Donald Trump's Three Problems

Donald Trump has three big problems, two of his own creation, one created by a ticking time bomb that Obama is leaving for him.

The first is his deal with Carrier—keep in the U.S. some although not all of the jobs the company was planning to move to Mexico, and we will arrange tax subsidies by the state of Indiana, repeal regulations you don't like, keep in mind your "cooperation" when doling out government contracts, and who knows what else. Carrier is to keep in Indiana about 800 of the 2,100 jobs it was planning to move to Mexico, in return for a subsidy of seven million dollars from Indiana's taxpayers.
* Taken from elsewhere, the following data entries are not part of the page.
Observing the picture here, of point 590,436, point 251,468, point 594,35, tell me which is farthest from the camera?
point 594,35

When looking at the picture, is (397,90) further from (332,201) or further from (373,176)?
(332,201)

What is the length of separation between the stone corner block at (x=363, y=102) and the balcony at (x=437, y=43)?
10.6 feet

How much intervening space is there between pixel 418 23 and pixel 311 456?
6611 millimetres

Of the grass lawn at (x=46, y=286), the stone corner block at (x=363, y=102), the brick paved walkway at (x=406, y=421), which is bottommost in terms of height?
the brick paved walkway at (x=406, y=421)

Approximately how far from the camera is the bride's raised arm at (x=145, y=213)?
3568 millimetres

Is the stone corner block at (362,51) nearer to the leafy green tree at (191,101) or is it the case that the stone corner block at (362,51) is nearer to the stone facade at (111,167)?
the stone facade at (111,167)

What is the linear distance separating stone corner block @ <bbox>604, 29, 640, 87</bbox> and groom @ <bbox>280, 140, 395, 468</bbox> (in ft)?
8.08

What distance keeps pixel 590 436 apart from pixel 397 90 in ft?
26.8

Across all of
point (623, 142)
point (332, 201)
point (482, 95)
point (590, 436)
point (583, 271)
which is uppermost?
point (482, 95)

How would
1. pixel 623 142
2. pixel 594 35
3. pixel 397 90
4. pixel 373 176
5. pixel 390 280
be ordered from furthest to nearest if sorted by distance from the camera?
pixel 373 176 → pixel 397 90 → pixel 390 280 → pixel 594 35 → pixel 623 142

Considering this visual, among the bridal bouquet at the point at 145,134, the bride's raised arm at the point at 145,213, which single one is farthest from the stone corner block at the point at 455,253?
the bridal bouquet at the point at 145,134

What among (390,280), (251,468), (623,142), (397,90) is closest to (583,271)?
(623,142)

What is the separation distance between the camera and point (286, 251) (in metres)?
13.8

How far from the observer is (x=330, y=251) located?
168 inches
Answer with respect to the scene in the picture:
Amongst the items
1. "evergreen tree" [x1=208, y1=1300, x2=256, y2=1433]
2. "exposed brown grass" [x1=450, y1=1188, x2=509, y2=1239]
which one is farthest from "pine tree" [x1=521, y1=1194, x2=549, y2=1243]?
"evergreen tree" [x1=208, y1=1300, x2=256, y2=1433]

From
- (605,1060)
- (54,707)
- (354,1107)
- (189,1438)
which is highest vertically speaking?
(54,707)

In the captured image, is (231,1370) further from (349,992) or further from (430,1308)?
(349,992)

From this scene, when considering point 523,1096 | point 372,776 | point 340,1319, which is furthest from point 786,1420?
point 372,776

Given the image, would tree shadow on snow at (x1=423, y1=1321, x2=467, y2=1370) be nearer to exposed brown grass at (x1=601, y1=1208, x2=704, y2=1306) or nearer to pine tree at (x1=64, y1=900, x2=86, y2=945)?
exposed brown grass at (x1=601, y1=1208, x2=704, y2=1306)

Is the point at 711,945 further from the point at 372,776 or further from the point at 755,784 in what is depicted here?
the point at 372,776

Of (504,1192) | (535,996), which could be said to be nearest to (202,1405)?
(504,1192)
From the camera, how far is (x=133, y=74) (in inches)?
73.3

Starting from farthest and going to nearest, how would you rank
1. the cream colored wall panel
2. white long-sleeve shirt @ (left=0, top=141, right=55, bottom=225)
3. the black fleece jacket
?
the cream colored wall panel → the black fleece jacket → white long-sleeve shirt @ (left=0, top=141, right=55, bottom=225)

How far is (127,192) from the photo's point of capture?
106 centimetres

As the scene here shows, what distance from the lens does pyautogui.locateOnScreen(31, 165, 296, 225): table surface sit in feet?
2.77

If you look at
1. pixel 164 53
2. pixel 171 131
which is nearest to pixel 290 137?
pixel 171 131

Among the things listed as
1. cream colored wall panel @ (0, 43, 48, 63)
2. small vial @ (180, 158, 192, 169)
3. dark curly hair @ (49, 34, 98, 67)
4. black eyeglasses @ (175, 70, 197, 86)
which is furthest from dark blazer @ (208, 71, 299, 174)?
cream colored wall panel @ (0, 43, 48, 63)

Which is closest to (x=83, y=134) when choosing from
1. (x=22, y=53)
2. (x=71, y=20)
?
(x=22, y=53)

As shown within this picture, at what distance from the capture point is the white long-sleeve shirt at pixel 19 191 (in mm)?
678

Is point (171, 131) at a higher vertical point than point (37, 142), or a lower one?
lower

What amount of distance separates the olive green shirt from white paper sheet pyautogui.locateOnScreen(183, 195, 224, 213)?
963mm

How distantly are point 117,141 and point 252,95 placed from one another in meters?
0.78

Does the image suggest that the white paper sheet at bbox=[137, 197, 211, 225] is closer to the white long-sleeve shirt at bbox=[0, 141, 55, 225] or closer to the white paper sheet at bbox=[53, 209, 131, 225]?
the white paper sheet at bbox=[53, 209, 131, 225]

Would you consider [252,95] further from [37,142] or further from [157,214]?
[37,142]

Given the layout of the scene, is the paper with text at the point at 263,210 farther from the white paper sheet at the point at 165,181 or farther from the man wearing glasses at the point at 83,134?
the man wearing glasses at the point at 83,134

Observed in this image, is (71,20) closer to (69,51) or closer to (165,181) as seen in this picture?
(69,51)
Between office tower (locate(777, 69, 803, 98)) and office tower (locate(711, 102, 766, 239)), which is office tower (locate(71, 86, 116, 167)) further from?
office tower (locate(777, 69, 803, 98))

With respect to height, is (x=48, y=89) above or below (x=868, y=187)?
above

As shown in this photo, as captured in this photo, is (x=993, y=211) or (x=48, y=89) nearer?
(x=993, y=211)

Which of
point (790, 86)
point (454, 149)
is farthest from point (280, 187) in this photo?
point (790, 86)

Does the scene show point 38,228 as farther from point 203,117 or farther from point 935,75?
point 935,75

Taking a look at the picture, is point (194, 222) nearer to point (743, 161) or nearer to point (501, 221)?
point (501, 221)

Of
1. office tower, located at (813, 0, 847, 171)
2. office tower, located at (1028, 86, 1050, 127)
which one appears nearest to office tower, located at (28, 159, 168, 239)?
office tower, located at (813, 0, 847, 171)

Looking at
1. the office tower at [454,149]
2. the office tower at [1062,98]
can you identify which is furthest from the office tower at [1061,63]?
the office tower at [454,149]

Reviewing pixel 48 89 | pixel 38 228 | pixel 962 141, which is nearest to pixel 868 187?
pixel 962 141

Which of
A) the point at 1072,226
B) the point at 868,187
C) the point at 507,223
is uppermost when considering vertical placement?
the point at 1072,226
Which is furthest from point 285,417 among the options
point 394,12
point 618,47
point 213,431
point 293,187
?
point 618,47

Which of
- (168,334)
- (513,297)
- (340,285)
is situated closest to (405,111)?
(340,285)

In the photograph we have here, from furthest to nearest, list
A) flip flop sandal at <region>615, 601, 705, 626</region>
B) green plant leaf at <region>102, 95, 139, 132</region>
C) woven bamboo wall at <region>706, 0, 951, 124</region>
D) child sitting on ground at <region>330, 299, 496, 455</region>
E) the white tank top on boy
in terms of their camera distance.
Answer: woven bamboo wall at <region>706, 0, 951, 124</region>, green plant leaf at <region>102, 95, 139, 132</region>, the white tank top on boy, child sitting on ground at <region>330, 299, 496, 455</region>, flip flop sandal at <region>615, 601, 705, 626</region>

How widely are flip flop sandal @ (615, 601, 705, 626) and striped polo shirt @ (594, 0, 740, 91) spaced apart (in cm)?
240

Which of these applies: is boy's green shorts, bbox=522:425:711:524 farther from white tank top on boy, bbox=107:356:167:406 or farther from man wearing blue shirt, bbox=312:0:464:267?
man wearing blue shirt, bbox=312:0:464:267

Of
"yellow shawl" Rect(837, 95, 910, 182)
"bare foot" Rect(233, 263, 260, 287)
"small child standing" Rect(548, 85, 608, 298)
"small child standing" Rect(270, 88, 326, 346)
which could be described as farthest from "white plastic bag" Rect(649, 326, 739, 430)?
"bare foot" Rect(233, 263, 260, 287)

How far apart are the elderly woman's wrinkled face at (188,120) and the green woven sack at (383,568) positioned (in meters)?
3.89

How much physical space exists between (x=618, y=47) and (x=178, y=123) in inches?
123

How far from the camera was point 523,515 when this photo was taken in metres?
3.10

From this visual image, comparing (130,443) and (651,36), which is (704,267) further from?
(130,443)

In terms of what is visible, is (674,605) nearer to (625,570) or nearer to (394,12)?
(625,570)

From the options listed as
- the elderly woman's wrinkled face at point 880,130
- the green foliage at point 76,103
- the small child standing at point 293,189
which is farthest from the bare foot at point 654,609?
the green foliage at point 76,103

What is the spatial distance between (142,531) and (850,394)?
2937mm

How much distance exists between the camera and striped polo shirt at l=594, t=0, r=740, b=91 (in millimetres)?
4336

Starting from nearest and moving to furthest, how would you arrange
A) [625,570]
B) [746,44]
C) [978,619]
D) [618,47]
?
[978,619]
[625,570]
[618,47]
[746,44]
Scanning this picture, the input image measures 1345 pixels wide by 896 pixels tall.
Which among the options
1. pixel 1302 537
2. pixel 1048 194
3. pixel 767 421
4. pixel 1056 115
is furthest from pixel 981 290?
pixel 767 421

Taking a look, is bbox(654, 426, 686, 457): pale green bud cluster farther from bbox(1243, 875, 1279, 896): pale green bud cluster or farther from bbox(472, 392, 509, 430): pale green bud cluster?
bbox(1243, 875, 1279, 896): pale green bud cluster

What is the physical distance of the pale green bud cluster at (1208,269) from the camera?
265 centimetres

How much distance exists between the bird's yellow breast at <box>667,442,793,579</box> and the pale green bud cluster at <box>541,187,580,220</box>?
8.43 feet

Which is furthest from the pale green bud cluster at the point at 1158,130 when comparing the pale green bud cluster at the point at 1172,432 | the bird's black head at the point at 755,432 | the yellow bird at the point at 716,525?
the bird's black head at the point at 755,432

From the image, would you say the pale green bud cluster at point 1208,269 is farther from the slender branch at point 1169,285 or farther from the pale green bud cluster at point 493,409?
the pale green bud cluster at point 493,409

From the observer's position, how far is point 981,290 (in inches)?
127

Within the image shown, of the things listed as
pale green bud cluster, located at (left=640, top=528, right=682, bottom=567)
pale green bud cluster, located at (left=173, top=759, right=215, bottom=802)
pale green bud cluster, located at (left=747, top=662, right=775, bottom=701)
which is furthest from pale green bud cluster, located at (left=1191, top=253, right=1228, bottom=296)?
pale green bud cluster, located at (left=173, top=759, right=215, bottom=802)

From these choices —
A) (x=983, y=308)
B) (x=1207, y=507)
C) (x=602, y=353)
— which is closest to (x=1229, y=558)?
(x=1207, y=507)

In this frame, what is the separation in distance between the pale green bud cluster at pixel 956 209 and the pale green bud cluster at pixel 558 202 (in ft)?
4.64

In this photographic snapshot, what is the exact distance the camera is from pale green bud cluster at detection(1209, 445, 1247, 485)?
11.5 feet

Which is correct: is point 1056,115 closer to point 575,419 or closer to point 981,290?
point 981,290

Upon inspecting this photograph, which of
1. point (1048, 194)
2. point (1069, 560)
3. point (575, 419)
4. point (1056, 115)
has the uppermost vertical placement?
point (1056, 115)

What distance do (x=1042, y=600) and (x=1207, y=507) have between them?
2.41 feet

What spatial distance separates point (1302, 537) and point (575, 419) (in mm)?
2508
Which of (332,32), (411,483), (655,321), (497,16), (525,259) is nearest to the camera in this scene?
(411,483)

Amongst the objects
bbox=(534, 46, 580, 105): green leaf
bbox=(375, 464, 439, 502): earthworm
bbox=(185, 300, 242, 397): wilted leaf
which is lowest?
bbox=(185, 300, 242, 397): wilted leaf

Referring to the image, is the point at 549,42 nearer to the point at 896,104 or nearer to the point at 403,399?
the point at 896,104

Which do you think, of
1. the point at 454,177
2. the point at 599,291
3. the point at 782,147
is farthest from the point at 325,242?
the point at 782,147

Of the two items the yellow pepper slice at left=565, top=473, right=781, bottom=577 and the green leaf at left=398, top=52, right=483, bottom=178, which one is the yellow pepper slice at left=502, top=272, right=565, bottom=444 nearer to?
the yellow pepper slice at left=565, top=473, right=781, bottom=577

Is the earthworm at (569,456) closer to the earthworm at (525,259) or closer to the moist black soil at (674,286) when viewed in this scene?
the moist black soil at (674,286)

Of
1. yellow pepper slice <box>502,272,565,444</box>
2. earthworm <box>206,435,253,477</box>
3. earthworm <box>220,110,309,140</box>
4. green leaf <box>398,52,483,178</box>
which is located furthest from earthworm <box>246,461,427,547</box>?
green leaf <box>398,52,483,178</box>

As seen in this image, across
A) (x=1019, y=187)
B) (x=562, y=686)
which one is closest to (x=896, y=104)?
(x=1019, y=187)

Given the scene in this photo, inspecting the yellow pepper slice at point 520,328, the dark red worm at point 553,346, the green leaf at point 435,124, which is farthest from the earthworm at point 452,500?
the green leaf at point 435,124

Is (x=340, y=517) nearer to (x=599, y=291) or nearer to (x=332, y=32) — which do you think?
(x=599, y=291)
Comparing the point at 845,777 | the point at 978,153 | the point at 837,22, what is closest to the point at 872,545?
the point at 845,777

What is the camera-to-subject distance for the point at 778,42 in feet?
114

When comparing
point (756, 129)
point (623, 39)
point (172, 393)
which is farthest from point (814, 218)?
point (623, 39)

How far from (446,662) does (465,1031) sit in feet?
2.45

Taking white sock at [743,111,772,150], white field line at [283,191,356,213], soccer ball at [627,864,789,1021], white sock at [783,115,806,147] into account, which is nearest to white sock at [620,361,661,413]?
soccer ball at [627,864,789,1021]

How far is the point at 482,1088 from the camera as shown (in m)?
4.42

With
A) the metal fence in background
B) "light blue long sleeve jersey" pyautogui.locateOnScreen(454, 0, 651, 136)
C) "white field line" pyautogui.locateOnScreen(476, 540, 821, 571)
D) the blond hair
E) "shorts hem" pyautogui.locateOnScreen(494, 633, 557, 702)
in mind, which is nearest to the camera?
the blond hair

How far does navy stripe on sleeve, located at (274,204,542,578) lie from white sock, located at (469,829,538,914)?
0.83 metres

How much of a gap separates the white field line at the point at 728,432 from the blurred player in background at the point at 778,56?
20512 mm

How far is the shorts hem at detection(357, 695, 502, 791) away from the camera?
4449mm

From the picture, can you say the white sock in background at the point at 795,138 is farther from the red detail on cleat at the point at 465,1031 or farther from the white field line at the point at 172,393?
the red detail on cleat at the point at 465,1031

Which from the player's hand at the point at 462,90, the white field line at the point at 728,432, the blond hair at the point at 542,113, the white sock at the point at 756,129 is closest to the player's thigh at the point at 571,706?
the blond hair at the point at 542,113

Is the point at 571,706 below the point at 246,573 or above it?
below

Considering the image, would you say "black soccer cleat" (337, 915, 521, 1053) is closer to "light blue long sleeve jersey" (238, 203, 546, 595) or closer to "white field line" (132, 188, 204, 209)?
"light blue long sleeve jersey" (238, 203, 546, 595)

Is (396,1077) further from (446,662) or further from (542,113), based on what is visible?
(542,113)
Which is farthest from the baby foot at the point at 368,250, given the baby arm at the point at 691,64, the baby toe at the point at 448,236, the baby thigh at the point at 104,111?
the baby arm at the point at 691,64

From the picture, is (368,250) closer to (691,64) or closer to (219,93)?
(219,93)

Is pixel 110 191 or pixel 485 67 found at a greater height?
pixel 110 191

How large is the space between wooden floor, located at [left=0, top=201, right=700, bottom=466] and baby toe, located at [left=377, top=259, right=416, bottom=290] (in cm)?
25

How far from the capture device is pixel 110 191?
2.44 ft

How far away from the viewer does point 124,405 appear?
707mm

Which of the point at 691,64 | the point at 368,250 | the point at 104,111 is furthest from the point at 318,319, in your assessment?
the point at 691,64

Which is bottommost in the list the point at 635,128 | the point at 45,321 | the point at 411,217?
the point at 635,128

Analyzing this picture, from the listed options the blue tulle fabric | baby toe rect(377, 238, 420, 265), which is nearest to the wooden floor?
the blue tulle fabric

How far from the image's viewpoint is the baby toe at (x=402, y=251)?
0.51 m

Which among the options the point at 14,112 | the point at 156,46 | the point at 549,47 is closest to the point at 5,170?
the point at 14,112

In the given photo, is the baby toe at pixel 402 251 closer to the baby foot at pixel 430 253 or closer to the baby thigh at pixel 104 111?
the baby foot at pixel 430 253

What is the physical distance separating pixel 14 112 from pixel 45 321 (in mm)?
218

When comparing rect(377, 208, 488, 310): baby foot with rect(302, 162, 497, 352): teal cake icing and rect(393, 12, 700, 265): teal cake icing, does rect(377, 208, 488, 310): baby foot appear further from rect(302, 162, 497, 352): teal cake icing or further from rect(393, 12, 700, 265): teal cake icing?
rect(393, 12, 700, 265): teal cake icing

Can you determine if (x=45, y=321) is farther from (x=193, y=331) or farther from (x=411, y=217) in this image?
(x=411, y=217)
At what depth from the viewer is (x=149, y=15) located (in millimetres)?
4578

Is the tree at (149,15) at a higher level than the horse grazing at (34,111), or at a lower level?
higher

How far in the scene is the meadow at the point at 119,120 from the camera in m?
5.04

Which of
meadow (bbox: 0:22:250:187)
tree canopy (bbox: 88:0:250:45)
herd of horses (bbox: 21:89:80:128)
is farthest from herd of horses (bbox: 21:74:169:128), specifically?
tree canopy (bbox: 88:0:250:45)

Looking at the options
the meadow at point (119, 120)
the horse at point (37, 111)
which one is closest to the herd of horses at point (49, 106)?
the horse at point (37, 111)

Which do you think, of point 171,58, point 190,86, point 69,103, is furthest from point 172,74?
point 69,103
To make the deal look good— "1,000 jobs saved" is a lot better headline than "more than 60 percent of Carrier jobs to move to Mexico"—Carrier agreed to leave in Indiana 300 R&D jobs that it had no intention of taking south. Seven million dollars to buy 800 jobs comes to less than $9,000 per job, not a bad deal as these things go, especially since some of it will be recovered from taxes on the wages of the workers whose jobs are saved. Better still, the beneficiaries know who they are, and are publically and appropriately thankful to Trump, while the taxpayers bearing the cost won't hardly notice. And if they do, Mike Pence's successor will have to explain it all to them.

A decent deal but a rotten precedent. Trump threatened other companies with "consequences" if they take jobs abroad. Board rooms around the country are being entertained with Power Point presentations, "How To Turn A Credible Threat Of Plant Closure Into A Nice Subsidy." That long-time opponent of government interference in free markets, socialist senator Bernie Sanders, commented in a Washington Post op-ed, "He has signaled to every corporation in America that they can threaten to offshore jobs in exchange for business-friendly tax benefits and incentives." Indeed. But conservative Republican Mike Pence had a response to his socialist adversary, "The free market has been sorting it out and America's been losing," to which Trump added his amen, "Every time, every time."

Trump's second self-made problem comes from the combination of his plan to cut taxes, increase military spending, maintain spending on key entitlements, spend $1 trillion on infrastructure, all the while reducing the deficit. It would take a fudge factory running full out to generate enough footnotes to his budget proposal to demonstrate that this combination will not blow the deficit. Unless ….

Unless the tax cuts do stimulate growth and generate offsetting increases in tax revenues. Unlikely, although the cuts will do some of that. Unless the private sector comes forward to finance the entire infrastructure program. Unlikely, privately financed infrastructure projects will be designed to serve real needs by real consumers: private sector funders have no reason to build bridges to nowhere. And few reasons to fund a massive expansion of a network of toll roads: only 6,000 of the nation's four million road miles are tolled, and toll roads are no magic bullet with which to slay the deficit dragon: toll-road operators in Indiana and Texas are filing for bankruptcy.